AI is mostly established as a catch-all phrase to describe the coming technology, but its operation and applications are much more discrete as mentioned. The availed situations are expanding from customer service support, to online advertising, to smart home applications, self-driving cars, drones and many more.Yet, some of the astonishing functions are developed and formulated in healthcare and medicine. AI is meant not only to lend a hand for scientists and researchers to find cures through protein-folding to beat cancer or enabling gene editing through CRISPR models, but also for encouraging the requirement for early disease detection, that is very necessary in preventive treatment.
Artificial Intelligence is functionally developed to detect early stage cancer symptoms, more accurately than conventional methods such as human doctors peering over MRI scans and X-Rays, keeping an eye for anomalies. Machine-learning models and neural networks can also support AI to detect such anomalies in a fraction of the time taken by doctors. This is especially meant for the benefaction in the Indian market, provided the breadth of its population and the lack of intensive diagnostics in many remote areas.
India has less than 10K radiologists with more than a billion people in the country. The skewed radiologists to patient ratio of 1:100K summons to early and timely disease detection and hence, is definitely a major challenge in the Indian healthcare market.
Detecting diseases quickly and efficiently is not just essential for cancer and heart diseases, but also for infectious diseases like tuberculosis, or hidden injuries like brain trauma and other disorders that demand special medical imaging. The device confirmed cannot just virtually influence the speed and efficiency of disease detection, it can also free up doctors to produce other interventions, instead of spending weeks studying reports and vitals.
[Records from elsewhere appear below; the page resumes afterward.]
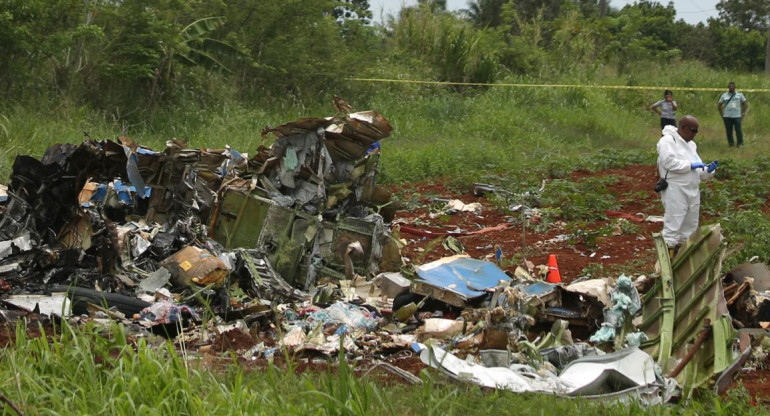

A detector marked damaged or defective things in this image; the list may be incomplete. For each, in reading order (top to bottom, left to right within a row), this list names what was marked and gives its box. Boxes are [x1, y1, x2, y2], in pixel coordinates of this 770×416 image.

burnt metal debris [0, 105, 760, 404]
torn metal sheet [408, 254, 510, 308]
torn metal sheet [636, 224, 732, 396]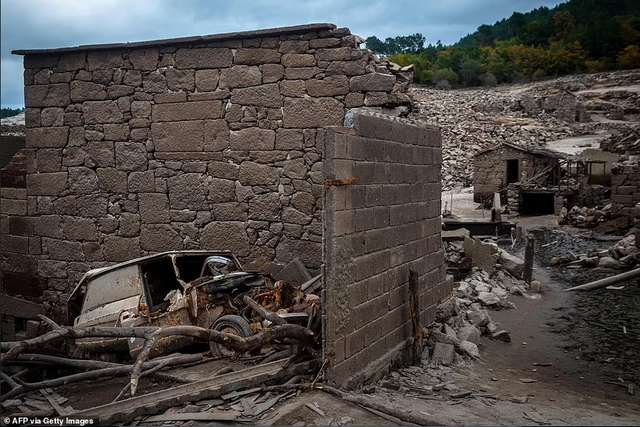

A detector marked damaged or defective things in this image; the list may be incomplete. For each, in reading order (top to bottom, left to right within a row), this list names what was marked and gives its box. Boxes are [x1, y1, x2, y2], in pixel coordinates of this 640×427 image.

rusted car wreck [67, 249, 320, 360]
rusted tire [209, 314, 251, 358]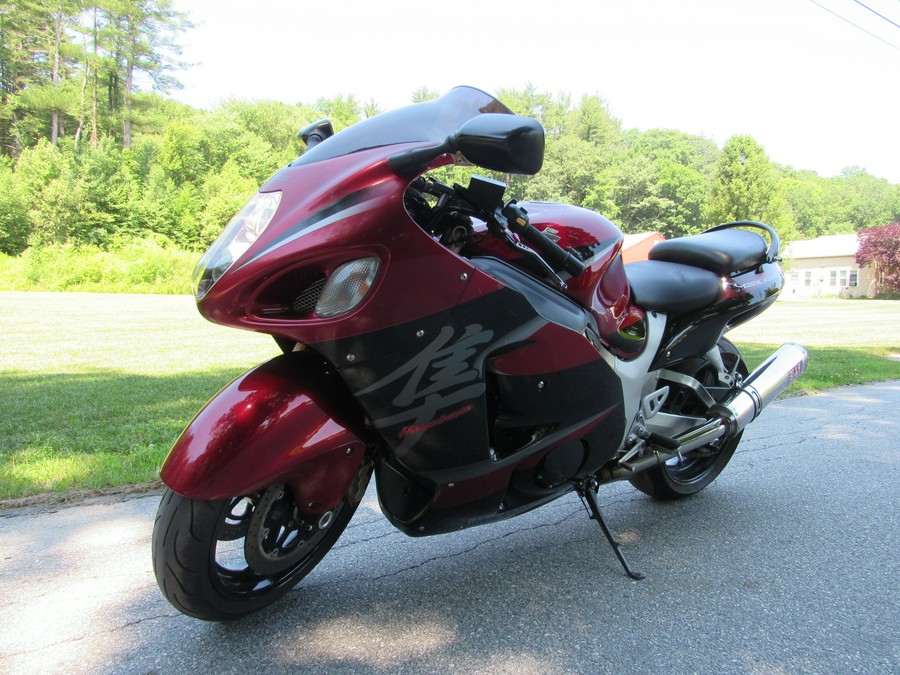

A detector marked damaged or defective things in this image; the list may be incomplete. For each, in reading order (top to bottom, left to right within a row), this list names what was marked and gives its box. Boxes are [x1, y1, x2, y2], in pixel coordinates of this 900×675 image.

cracked pavement [0, 382, 896, 672]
Mumbai-based Qure.ai is aiming to accomplish the development by minimising that gap by involving AI and deep learning technology to studying radiology images for quick and accurate diagnosis of diseases. The startup further claims that its algorithms can detect clinically relevant abnormal trauma findings from X-rays, CT Scans and MRIs in a fraction of the time that doctors typically take.
The company also claims to confirm more than 7 Mn data sets to train its AI algorithms, and has also validated test results and accuracy of its diagnosis at global institutions such as Stanford University, the Mayo Clinic, and the Massachusetts General Hospital.